▶ [Listed entries]
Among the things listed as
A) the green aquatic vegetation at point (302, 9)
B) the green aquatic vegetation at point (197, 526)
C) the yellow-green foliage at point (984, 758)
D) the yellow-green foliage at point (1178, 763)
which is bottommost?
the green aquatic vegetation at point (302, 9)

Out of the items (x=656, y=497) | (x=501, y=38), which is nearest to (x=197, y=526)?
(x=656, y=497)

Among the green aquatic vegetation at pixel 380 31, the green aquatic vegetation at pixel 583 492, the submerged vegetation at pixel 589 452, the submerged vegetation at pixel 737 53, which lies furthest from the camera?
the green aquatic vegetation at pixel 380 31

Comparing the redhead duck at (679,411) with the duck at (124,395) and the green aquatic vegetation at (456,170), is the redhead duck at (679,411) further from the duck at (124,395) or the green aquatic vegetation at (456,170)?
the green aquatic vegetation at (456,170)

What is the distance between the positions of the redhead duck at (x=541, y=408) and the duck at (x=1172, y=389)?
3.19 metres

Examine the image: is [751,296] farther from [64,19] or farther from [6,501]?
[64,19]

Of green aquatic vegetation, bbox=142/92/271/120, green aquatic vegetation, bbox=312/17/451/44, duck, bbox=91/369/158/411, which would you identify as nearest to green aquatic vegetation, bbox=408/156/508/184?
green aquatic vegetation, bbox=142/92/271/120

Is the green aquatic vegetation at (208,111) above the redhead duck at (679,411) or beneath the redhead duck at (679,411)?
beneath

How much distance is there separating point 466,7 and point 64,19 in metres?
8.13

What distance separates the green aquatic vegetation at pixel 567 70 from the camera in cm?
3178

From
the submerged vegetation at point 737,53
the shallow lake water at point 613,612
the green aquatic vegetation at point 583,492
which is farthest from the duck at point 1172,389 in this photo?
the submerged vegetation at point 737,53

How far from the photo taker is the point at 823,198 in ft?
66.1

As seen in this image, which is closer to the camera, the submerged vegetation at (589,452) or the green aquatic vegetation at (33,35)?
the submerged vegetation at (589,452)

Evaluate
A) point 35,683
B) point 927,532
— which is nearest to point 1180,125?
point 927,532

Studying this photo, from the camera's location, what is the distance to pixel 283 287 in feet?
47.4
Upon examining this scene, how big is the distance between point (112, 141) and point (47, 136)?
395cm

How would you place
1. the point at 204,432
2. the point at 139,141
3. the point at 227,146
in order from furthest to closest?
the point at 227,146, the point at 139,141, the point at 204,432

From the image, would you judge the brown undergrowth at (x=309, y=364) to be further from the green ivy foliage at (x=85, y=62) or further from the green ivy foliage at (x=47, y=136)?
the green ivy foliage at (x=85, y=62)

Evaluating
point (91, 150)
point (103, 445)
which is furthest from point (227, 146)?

▶ [Exercise requirements]
Write out every entry again exactly, please, with nothing missing.

▶ [Answer]
Among the things listed as
A) the green aquatic vegetation at point (302, 9)
B) the green aquatic vegetation at point (197, 526)
C) the yellow-green foliage at point (984, 758)
D) the yellow-green foliage at point (1178, 763)
which is bottommost?
the green aquatic vegetation at point (302, 9)

Out of the items (x=656, y=497) | (x=501, y=38), which is nearest to (x=197, y=526)?
(x=656, y=497)

Among the green aquatic vegetation at pixel 380 31, the green aquatic vegetation at pixel 583 492, the submerged vegetation at pixel 589 452, the submerged vegetation at pixel 737 53, which lies furthest from the camera?
the green aquatic vegetation at pixel 380 31

Comparing the redhead duck at (679,411) with the duck at (124,395) and the green aquatic vegetation at (456,170), is the redhead duck at (679,411) further from the duck at (124,395) or the green aquatic vegetation at (456,170)?
the green aquatic vegetation at (456,170)

What is the distance between the positions of the redhead duck at (x=541, y=408) and the duck at (x=1172, y=389)?
3.19 metres

Examine the image: is [751,296] farther from [64,19] or farther from [6,501]?
[64,19]

Of green aquatic vegetation, bbox=142/92/271/120, green aquatic vegetation, bbox=312/17/451/44, duck, bbox=91/369/158/411, which would you identify as nearest to green aquatic vegetation, bbox=408/156/508/184?
green aquatic vegetation, bbox=142/92/271/120

Is the green aquatic vegetation at (208,111) above the redhead duck at (679,411) or beneath the redhead duck at (679,411)?
beneath

How much distance is there separating point 466,7 and point 64,19 in metres?
8.13

What distance separates the green aquatic vegetation at pixel 567 70 from the camera in cm?
3178

From
the submerged vegetation at point 737,53
the shallow lake water at point 613,612
the green aquatic vegetation at point 583,492
which is farthest from the duck at point 1172,389 in this photo?
the submerged vegetation at point 737,53

How far from the photo taker is the point at 823,198 in ft?
66.1

As seen in this image, which is closer to the camera, the submerged vegetation at (589,452) or the green aquatic vegetation at (33,35)?
the submerged vegetation at (589,452)

Evaluate
A) point 35,683
B) point 927,532
— which is nearest to point 1180,125?
point 927,532

Studying this photo, from the camera's location, what is the distance to pixel 283 287 in feet?
47.4
Upon examining this scene, how big is the distance between point (112, 141) and point (47, 136)?
395cm

How would you place
1. the point at 204,432
2. the point at 139,141
3. the point at 227,146
in order from furthest to closest?
the point at 227,146, the point at 139,141, the point at 204,432

From the image, would you judge the brown undergrowth at (x=309, y=364) to be further from the green ivy foliage at (x=85, y=62) or further from the green ivy foliage at (x=47, y=136)?
the green ivy foliage at (x=85, y=62)

Evaluating
point (91, 150)
point (103, 445)
which is furthest from point (227, 146)?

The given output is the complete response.